The statement is incorrect. Yeast and exercising muscle cells follow different anaerobic pathways and produce different products. In exercising animal muscle cells, anaerobic respiration produces lactic acid: glucose → lactic acid. In yeast cells, anaerobic respiration (fermentation) produces ethanol and carbon dioxide: glucose → ethanol + carbon dioxide. Both pathways start with glucose and both occur without oxygen, but the end products are completely different. A correct statement would be: "Both yeast and muscle cells carry out anaerobic respiration, but the products differ — muscle cells produce lactic acid, while yeast produces ethanol and carbon dioxide."
Quick Check: A student measures the body temperature of a person at rest and again immediately after vigorous exercise. They find the temperature has risen from 37.0°C to 37.8°C. Explain why body temperature increases during exercise, linking your answer to the nature of the respiration reaction.

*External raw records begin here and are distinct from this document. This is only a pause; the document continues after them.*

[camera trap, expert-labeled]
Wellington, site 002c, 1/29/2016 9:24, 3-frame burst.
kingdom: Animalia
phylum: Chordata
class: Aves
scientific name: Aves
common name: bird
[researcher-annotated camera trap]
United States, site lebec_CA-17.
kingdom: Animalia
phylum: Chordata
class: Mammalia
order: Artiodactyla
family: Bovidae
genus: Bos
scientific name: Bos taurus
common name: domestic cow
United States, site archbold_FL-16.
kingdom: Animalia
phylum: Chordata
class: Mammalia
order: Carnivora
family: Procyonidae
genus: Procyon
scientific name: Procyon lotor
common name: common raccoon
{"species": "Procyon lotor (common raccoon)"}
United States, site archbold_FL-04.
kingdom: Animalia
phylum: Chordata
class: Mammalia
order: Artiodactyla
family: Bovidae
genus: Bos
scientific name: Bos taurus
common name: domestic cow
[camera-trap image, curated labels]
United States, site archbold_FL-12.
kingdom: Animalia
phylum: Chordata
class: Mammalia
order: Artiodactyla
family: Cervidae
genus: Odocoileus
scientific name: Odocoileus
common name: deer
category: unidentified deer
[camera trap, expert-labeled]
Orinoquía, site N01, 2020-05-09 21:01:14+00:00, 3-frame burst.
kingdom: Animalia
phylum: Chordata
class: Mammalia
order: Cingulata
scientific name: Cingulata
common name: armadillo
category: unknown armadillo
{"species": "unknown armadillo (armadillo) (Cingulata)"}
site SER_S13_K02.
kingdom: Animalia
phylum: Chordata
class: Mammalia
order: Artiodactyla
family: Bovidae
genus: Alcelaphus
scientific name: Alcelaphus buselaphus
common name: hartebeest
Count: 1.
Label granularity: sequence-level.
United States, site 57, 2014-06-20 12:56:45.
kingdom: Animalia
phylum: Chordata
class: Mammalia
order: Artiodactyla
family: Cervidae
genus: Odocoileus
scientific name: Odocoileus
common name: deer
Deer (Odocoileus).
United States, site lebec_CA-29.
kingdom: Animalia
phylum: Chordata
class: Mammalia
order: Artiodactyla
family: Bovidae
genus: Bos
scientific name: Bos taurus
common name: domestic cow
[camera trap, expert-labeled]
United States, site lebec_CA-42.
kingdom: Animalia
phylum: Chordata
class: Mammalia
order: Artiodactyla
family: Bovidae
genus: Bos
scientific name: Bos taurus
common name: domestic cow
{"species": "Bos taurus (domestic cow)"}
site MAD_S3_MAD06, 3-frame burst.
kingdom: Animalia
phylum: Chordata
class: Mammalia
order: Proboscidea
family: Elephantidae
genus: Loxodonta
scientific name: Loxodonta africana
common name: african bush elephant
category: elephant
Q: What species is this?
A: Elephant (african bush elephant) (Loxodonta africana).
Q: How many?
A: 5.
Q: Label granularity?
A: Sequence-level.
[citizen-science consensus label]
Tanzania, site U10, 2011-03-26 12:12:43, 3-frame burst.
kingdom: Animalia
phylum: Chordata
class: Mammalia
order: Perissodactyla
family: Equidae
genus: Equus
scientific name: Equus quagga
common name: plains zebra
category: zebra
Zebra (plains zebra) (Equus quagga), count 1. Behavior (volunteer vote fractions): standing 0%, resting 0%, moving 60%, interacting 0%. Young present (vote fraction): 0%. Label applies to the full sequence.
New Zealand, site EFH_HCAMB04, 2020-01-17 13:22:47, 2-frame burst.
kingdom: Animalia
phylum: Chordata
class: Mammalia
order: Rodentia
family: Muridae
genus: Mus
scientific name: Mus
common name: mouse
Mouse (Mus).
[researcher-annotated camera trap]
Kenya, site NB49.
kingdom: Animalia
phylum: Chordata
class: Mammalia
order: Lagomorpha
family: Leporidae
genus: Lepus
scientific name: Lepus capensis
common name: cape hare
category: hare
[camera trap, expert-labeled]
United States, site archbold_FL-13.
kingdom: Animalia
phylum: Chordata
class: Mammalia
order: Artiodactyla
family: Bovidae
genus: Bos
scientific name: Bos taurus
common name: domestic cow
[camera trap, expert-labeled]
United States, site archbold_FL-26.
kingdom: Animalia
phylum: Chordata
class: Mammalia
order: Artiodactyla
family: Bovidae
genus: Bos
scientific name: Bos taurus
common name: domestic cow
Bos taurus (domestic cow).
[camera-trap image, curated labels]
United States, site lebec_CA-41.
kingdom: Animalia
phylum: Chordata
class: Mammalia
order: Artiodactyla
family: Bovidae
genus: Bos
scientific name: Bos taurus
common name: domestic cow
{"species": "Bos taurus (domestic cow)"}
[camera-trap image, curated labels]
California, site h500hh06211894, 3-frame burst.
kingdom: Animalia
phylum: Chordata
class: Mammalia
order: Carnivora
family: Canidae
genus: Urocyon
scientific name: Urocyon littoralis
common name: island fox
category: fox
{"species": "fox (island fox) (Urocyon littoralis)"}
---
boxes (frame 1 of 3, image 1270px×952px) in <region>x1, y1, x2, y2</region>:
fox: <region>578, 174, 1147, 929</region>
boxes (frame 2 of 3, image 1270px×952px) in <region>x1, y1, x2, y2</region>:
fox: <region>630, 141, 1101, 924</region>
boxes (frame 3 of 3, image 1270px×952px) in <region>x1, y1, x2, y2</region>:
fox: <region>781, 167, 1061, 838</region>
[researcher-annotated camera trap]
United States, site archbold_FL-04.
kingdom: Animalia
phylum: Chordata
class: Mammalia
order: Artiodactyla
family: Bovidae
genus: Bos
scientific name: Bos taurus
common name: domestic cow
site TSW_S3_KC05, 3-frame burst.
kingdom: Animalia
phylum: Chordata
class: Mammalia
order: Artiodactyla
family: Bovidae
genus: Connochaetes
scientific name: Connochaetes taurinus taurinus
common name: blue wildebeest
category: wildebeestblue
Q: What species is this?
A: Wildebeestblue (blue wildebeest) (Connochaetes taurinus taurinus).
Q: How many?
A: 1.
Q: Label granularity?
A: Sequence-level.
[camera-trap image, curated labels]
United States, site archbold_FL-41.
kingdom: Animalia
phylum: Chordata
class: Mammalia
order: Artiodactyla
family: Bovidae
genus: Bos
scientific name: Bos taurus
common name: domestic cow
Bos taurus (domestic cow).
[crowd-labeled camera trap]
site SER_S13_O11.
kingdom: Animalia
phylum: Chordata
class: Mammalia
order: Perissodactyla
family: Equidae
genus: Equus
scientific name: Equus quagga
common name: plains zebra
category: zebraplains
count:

Aerobic respiration is an exothermic reaction — it releases energy from glucose, and not all of this energy is transferred usefully to ATP. A significant proportion is released as heat energy. During vigorous exercise, muscles are contracting rapidly and require large amounts of ATP, so the rate of aerobic respiration in muscle cells increases dramatically. This greatly increases the rate of heat release. The heat is transferred to the blood and distributed around the body, raising core body temperature. The body's thermoregulatory system (sweating and vasodilation) works to counteract this rise, but during intense short-duration exercise, heat production can temporarily outpace heat loss, causing the temperature to rise measurably.